Fresh Tomato, Eggplant, and Olive Pizza
A trio of delectable toppings—tomatoes, eggplant, and olives—make a simple vegan pizza special. It’s a perfect pizza to make on cool summer evenings, though you can enjoy it year round as long as you can find decent tomatoes. Use tomatoes that are ripe yet firm, and that are dense and fleshy rather than seedy. Roma (plum) tomatoes are ideal for this.
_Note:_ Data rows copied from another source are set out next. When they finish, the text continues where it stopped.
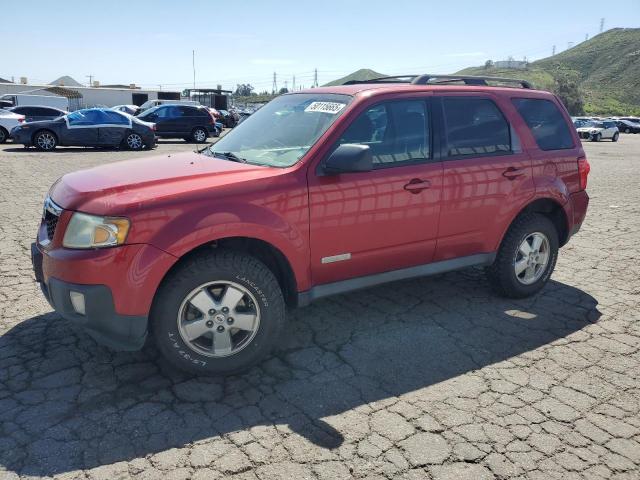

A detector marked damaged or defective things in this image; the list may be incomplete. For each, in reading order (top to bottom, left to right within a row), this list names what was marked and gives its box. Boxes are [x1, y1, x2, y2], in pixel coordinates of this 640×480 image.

cracked asphalt [0, 136, 636, 480]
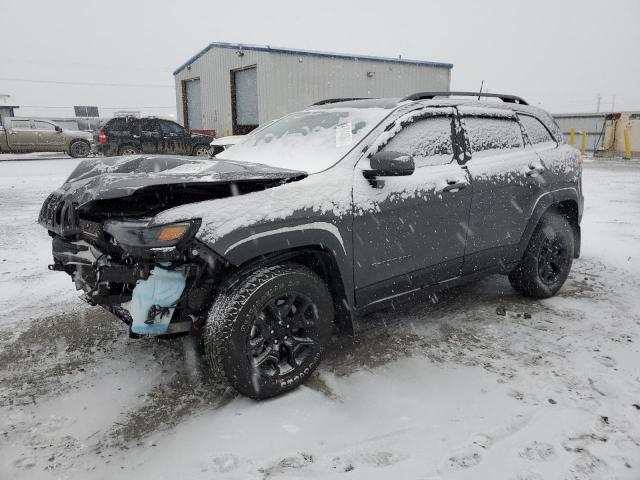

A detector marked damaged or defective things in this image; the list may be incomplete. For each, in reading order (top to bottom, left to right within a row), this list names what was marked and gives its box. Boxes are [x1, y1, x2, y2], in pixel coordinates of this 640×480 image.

crumpled hood [58, 155, 306, 205]
front bumper missing [51, 235, 191, 334]
damaged front end [38, 156, 308, 336]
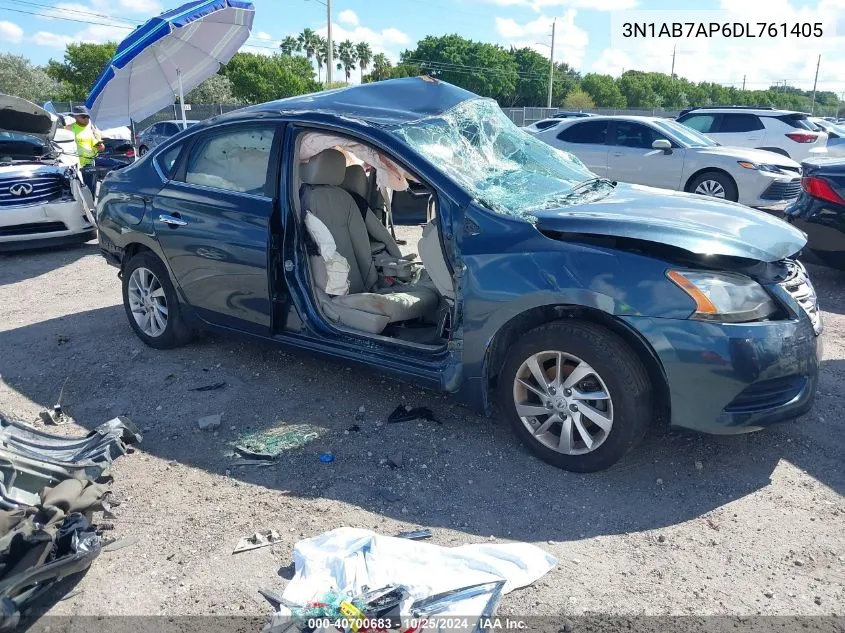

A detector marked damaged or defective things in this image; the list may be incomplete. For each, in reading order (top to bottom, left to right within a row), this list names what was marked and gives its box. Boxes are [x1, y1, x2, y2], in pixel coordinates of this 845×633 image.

dented hood [0, 93, 58, 140]
crushed car roof [234, 76, 478, 126]
shattered windshield [392, 97, 604, 218]
broken glass on ground [392, 97, 608, 220]
dented hood [536, 183, 804, 262]
damaged blue sedan [95, 76, 820, 472]
broken glass on ground [234, 424, 326, 460]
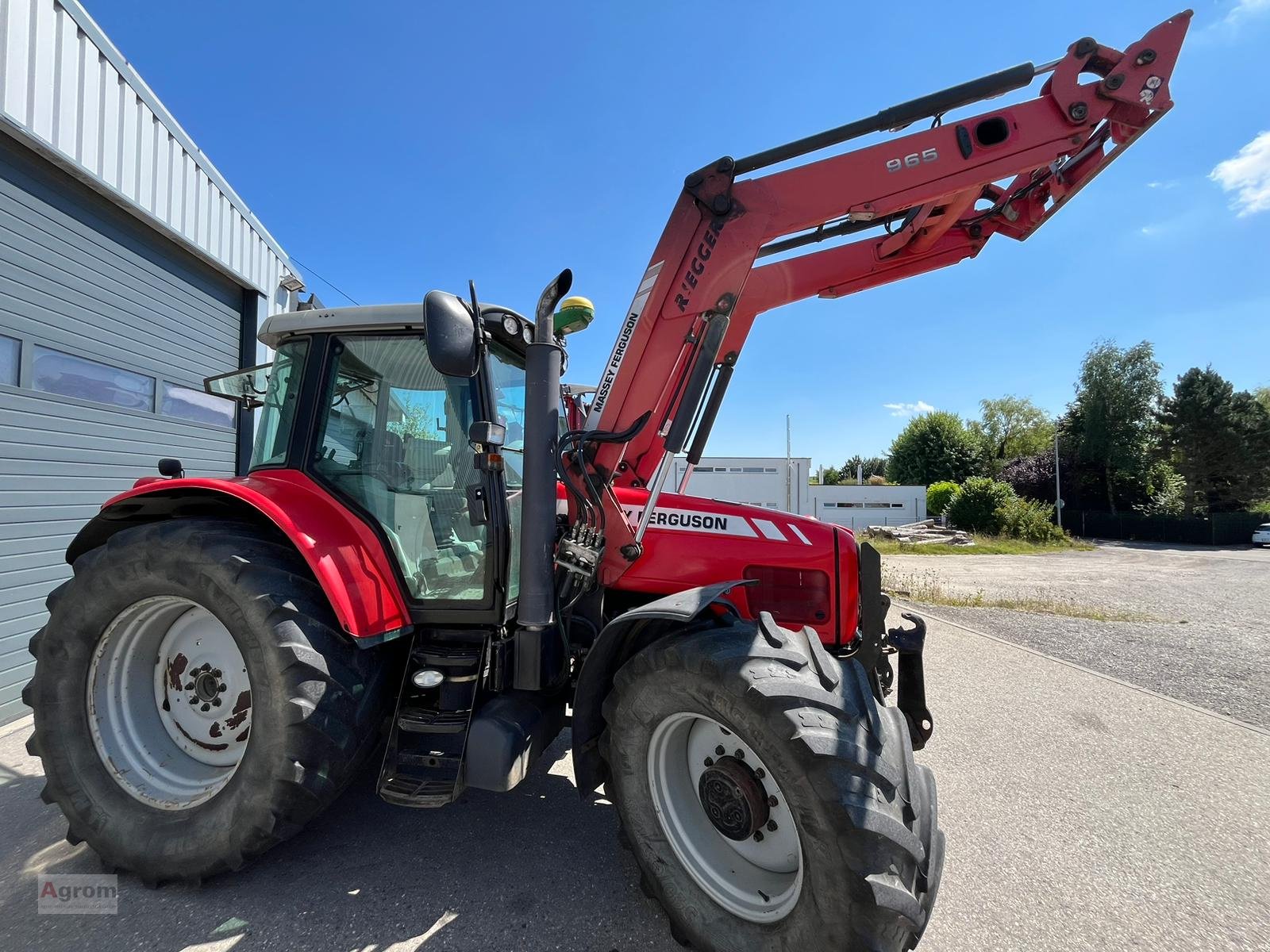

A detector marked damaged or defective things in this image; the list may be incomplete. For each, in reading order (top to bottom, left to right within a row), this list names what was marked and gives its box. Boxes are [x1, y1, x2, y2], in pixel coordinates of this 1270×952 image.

rusty rim patch [86, 599, 250, 807]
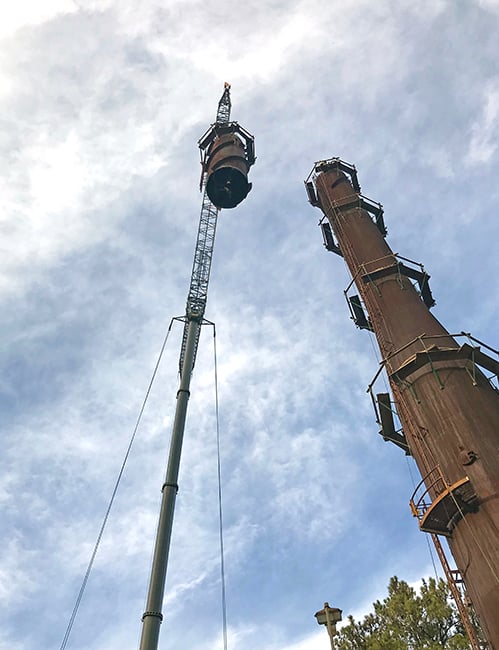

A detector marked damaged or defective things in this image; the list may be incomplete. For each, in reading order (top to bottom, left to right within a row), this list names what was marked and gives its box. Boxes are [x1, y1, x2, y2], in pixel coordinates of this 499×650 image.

rusty steel chimney [306, 158, 499, 648]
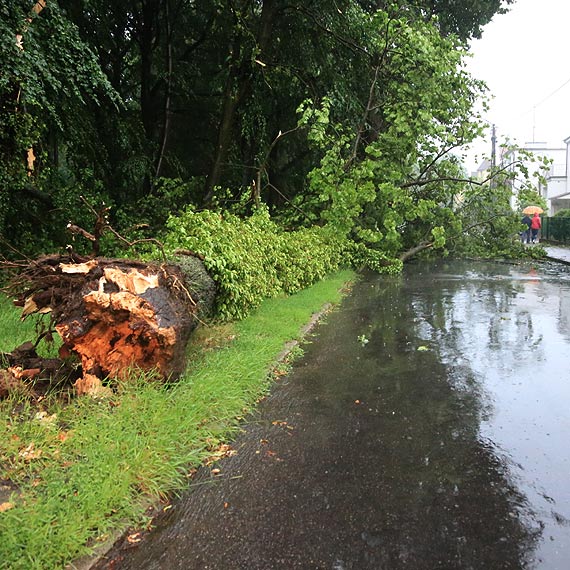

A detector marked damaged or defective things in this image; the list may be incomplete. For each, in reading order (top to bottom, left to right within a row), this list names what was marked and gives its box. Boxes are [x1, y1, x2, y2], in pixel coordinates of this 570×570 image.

splintered wood [10, 254, 203, 384]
This pizza goes down easy, so double the recipe to serve a hungry crowd, as this makes 6 slices, serving 2 to 3. Serve with a big colorful salad containing chickpeas for a simple and tasty meal.
- 1 small eggplant (about 8 ounces)
- Olive oil
- One 12- to 14-inch good-quality pizza crust
- 3 to 4 medium tomatoes, sliced about ¼ inch thick, or more if smaller or Roma (plum) tomatoes
- 1 to 1½ cups grated mozzarella-style vegan cheese (Daiya works well for this)
- 3 to 4 cloves garlic, thinly sliced
- ¼ to ⅓ cup sliced black olives such as Kalamata, sliced
- Dried hot red pepper flakes, optional
- Sliced fresh basil, as desired
- Preheat the oven to 425 degrees F.
- Slice the eggplant into ½-inch rounds, then into dice. Place in a small parchment-lined baking pan and drizzle with a little olive oil, then sprinkle with a little salt.
- Place in the eggplant in a parchment-lined roasting pan and hot oven while preparing the rest of the pizza.
- Place the crust on a pan. Arrange the tomatoes on the crust, followed by the vegan cheese.
- Add the garlic to the eggplant in the pan and give it a stir. Return to the oven, along with the pizza.
- Bake for 12 to 15 minutes, or until the bottom of the crust is golden and the vegan cheese is well melted. At this point, the eggplant should be nicely roasted and tender, as well. If not, give it a few more minutes.
- Top the pizza with the eggplant-garlic mixture, scattered evenly atop the surface, followed by the olives, optional red pepper flakes, and basil. Cut into 6 wedges and serve.